Motifs d’enregistrabilité

[33]           L’Opposante a plaidé au point 3 (b)(i) de sa déclaration d’opposition que la Marque n’est pas enregistrable parce qu’elle est un signe distinctif. En ce qui concerne cette question, j’ai examiné les observations de l’ancien membre Martin dans la décision Simpson Strong‑Tie Co. c Peak Innovations Inc. (2007), 62 CPR (4th) 390, confirmée par 79 CPR (4th) 79 (CF) et 90 CPR (4th) 399 (CAF).

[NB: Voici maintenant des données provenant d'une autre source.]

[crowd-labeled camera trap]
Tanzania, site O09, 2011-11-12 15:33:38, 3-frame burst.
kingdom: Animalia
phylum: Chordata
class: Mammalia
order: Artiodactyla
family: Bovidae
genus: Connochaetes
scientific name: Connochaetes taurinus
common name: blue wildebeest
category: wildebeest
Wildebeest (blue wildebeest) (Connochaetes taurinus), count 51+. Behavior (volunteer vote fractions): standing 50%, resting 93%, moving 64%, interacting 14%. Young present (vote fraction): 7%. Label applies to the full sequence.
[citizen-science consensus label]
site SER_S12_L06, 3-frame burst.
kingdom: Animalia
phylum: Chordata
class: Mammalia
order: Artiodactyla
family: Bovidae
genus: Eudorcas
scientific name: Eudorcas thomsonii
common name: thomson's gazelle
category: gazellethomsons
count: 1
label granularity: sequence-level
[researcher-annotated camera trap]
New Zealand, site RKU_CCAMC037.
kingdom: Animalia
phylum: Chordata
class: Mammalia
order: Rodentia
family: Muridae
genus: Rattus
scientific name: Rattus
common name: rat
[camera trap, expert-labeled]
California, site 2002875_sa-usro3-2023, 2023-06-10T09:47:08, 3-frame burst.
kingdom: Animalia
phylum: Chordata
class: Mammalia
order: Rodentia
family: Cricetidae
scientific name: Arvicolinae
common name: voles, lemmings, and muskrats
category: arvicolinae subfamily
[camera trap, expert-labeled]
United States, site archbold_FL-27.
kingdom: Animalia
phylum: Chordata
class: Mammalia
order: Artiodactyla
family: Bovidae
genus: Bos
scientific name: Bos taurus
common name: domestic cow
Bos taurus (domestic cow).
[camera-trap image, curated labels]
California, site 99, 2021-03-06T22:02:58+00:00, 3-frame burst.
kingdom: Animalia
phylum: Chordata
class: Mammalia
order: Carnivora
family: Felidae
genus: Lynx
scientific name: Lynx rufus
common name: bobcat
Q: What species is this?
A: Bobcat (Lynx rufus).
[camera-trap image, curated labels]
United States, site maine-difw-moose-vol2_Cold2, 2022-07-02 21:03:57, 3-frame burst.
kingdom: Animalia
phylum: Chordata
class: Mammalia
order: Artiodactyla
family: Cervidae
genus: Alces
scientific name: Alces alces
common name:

Si l’opposante affirme également que la marque de la requérante n’est pas enregistrable parce qu’en fait, elle est un signe distinctif et que la requérante n’a pas satisfait aux exigences des articles 13 et 32 de la Loi, ce motif doit lui aussi être rejeté pour la même raison. Ainsi qu’il a été indiqué, la décision Smith, Kline & French permet d’établir que la marque de la requérante constitue une marque de commerce ordinaire.

 

Nonobstant ce qui précède, je peux comprendre le point de vue de l’opposante. Étant donné la faiblesse inhérente d’une marque de commerce consistant uniquement en une couleur appliquée à l’ensemble de la surface visible d’un objet, soit cette marque devrait être considérée comme étant un façonnement des marchandises, donc comme un signe distinctif, soit la Loi devrait contenir une disposition qui s’apparente au paragraphe 12(2) ou 13(1) de manière que le caractère distinctif soit établi dans les faits avant que l’enregistrement ne soit accordé. En outre, ainsi qu’il en est question dans la décision d’opposition non publiée Novopharm Limited c. Hoffman‑La Roche Limited (S. N. 1,006,334; 5 mai 2006) [publié à 55 C.P.R. (4th) 226], il serait préférable qu’une marque composée d’une couleur possède davantage d’éléments caractéristiques, de manière à restreindre les droits exclusifs qui pourraient être conférés par un enregistrement éventuel.

[34]           Dans la présente affaire, je suis d’accord avec l’Opposante en ce qui concerne sa position à ce sujet pour des raisons semblables à celles susmentionnées. Cependant, la jurisprudence va à l’encontre de ce que veut l’Opposante. De façon générale, la décision in Smith, Kline & French Canada Ltd c Canada (Registraire des marques de commerce), [1987] 2 CF 633 (CF 1re inst) constitue le fondement de la position de l’Office de la propriété intellectuelle du Canada selon laquelle une marque de commerce consistant en une ou en plusieurs couleurs appliquées à l’ensemble de la surface visible d’un objet tridimensionnel en particulier est considérée comme étant une marque de commerce ordinaire, et non pas un signe distinctif. Par conséquent, ce motif d’opposition est rejeté.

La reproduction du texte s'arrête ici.